Какой это был по счету дубль? Шелестов, выйдя из здания военной прокуратуры, пытался сосчитать, сколько раз он уже сюда приходил. Двадцать? Это был затянувшийся бред. И бред был настолько бредовым, что Шелестов даже краешком, даже тенью не принимал его близко к сердцу. Как если бы его подозревали в том, что он – инопланетянин.
А подозревали его в чем-то страшном, будто он там, на Войне, убивал детей, стариков и женщин.
Глава 3
«Когда мне тоскливо, я становлюсь авантюристом», – подумал Шелестов.
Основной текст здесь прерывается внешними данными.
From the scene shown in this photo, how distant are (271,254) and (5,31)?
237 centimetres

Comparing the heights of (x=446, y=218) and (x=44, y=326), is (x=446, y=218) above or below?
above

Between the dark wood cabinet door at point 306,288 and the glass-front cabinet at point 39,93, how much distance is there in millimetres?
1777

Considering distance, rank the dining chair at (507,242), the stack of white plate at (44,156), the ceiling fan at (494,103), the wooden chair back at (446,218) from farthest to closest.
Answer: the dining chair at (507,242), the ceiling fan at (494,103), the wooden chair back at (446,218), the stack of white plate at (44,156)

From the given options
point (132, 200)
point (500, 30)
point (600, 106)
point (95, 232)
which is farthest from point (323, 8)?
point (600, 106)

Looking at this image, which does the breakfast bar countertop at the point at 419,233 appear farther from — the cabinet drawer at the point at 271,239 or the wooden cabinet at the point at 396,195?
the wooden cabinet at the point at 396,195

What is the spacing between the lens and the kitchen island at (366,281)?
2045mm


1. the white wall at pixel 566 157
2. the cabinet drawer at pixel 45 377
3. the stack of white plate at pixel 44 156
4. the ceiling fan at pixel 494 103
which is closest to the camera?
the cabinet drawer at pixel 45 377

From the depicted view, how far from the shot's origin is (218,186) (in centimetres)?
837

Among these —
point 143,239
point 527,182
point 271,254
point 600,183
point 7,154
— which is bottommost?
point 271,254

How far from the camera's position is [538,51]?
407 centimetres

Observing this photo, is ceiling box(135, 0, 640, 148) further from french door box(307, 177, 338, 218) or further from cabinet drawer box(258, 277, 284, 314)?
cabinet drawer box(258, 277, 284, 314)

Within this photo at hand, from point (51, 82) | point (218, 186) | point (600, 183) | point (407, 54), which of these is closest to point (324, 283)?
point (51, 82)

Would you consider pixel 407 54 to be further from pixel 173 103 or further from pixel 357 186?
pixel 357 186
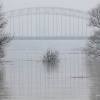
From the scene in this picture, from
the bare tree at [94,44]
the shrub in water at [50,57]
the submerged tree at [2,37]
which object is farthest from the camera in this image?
the bare tree at [94,44]

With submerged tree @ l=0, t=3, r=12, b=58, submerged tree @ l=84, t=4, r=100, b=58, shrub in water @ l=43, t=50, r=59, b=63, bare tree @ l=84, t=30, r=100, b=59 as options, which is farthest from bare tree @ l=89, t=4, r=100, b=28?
submerged tree @ l=0, t=3, r=12, b=58

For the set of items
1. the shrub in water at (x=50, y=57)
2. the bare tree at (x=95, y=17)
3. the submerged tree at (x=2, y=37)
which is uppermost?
the bare tree at (x=95, y=17)

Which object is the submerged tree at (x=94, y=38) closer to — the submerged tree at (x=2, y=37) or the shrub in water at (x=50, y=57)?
the shrub in water at (x=50, y=57)

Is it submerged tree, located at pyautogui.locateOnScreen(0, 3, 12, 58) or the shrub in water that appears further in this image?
the shrub in water

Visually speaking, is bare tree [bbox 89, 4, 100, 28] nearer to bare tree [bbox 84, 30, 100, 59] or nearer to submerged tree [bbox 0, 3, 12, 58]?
bare tree [bbox 84, 30, 100, 59]

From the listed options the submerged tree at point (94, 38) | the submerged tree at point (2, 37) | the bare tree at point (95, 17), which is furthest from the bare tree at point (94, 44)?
the submerged tree at point (2, 37)

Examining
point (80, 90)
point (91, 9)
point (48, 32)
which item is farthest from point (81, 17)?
point (80, 90)

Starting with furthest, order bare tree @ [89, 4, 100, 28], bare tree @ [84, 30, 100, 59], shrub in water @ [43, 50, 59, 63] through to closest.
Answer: bare tree @ [89, 4, 100, 28]
bare tree @ [84, 30, 100, 59]
shrub in water @ [43, 50, 59, 63]

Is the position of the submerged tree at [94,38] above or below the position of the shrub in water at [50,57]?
above

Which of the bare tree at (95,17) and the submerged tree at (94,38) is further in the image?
the bare tree at (95,17)

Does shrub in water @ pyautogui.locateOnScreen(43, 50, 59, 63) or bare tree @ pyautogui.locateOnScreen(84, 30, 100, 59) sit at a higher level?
bare tree @ pyautogui.locateOnScreen(84, 30, 100, 59)

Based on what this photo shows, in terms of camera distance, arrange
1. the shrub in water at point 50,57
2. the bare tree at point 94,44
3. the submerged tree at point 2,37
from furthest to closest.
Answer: the bare tree at point 94,44 → the shrub in water at point 50,57 → the submerged tree at point 2,37

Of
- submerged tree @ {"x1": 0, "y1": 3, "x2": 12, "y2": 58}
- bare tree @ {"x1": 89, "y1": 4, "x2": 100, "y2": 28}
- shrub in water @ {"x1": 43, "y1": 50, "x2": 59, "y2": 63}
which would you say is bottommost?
shrub in water @ {"x1": 43, "y1": 50, "x2": 59, "y2": 63}

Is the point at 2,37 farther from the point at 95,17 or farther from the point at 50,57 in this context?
the point at 95,17
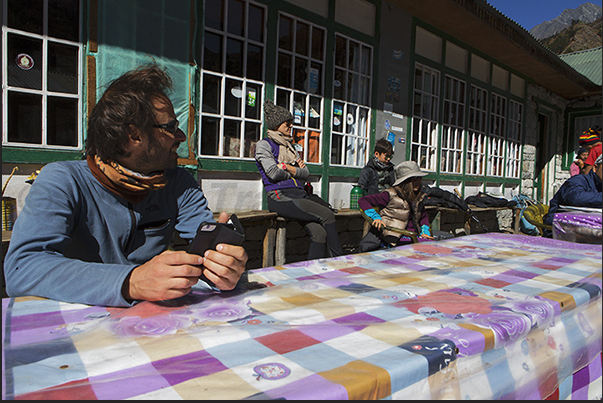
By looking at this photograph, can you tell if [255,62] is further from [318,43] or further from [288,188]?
[288,188]

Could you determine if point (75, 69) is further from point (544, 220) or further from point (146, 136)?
point (544, 220)

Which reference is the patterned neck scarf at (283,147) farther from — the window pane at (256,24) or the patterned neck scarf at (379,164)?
the patterned neck scarf at (379,164)

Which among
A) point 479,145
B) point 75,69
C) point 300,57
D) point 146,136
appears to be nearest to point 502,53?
point 479,145

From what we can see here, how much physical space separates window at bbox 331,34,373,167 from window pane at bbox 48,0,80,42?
3.33m

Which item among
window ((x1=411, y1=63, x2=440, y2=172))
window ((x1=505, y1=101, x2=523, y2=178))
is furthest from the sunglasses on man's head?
window ((x1=505, y1=101, x2=523, y2=178))

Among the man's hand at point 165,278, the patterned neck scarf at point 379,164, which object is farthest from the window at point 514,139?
the man's hand at point 165,278

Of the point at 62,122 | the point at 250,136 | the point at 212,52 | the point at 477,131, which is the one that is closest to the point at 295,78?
the point at 250,136

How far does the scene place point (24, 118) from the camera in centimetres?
319

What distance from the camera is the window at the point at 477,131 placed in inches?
348

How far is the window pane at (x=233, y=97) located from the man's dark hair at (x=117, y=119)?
3.18m

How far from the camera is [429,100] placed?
7.50 metres

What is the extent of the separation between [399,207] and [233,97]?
91.1 inches

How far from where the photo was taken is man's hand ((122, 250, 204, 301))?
100 cm

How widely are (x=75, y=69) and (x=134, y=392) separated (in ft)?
11.7
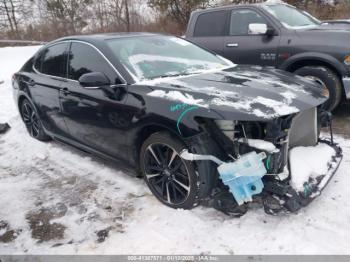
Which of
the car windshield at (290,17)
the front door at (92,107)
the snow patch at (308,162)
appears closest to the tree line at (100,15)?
the car windshield at (290,17)

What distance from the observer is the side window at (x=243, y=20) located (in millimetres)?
5855

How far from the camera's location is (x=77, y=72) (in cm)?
394

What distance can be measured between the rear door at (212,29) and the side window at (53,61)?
115 inches

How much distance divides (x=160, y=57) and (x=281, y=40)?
261 cm

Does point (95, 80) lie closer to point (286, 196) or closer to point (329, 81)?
point (286, 196)

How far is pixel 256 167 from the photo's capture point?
2693 mm

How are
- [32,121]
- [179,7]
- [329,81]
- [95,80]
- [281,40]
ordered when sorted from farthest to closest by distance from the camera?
[179,7]
[281,40]
[32,121]
[329,81]
[95,80]

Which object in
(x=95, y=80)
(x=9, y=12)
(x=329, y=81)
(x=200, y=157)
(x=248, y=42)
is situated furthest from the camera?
(x=9, y=12)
По обе стороны тихой дачной улочки тянулись нескончаемые заборы и изгороди, из-за которых выглядывали стены, балконы и крыши особняков. Фонарей на этой улице не было, и когда Шелестов дошел к плотному строю вековых буков, стемнело настолько, что он едва разглядел нумерацию на доме.
Калитка во двор была распахнута настежь, может быть нарочно для Шелестова. Он прошел по дорожке, выложенной из цветных плиток к дому, под фонарь, несколько секунд постоял у двери, читая позеленевшую от сырости претенциозную медную табличку: "Д-ръ Козыревъ С. Ф." И нажал кнопку звонка. Через полминуты он позвонил еще раз.